-- Start of Records to process --

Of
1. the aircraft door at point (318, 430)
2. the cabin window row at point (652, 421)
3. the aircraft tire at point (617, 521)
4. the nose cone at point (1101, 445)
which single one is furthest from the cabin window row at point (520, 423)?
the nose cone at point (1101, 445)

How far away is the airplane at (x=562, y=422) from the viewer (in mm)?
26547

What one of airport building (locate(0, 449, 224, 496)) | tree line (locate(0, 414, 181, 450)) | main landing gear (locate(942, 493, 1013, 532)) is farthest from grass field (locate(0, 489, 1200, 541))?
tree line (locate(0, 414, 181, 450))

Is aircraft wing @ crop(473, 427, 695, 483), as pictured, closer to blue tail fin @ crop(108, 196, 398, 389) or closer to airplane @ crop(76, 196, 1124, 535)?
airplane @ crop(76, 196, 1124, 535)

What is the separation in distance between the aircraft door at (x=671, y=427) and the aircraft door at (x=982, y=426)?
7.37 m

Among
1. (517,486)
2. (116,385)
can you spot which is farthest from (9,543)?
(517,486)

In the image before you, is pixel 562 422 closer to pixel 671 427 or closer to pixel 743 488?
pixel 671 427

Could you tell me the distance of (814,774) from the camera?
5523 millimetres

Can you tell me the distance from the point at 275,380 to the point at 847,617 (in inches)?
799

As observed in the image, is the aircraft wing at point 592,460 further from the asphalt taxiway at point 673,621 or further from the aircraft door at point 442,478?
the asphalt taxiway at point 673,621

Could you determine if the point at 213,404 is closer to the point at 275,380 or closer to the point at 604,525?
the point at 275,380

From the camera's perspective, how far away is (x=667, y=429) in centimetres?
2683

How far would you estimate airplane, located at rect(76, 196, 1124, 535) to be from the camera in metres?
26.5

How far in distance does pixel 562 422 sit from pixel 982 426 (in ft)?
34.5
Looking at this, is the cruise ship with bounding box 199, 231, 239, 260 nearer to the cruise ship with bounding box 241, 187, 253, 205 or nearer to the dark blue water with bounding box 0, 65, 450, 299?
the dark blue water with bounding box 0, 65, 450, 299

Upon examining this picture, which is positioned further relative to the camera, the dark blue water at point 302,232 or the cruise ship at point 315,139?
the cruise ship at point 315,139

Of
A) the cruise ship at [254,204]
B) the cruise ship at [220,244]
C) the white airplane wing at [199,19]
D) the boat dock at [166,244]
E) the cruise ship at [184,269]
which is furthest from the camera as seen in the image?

-- End of Records to process --

▶ **Given task**
Could you reproduce, word for word, the part of the listing that opens with the line containing "Looking at this, is" and closes with the final line of the listing?

▶ **Solution**
Looking at this, is the cruise ship with bounding box 199, 231, 239, 260 nearer to the cruise ship with bounding box 241, 187, 253, 205 or nearer to the dark blue water with bounding box 0, 65, 450, 299?
the dark blue water with bounding box 0, 65, 450, 299

Upon examining this picture, which is positioned further relative to the camera, the dark blue water at point 302,232 or the cruise ship at point 315,139?
the cruise ship at point 315,139

Of
A) the cruise ship at [254,204]
B) the cruise ship at [220,244]
C) the white airplane wing at [199,19]
D) the boat dock at [166,244]
E) the cruise ship at [184,269]
which is furthest from the camera as seen in the image?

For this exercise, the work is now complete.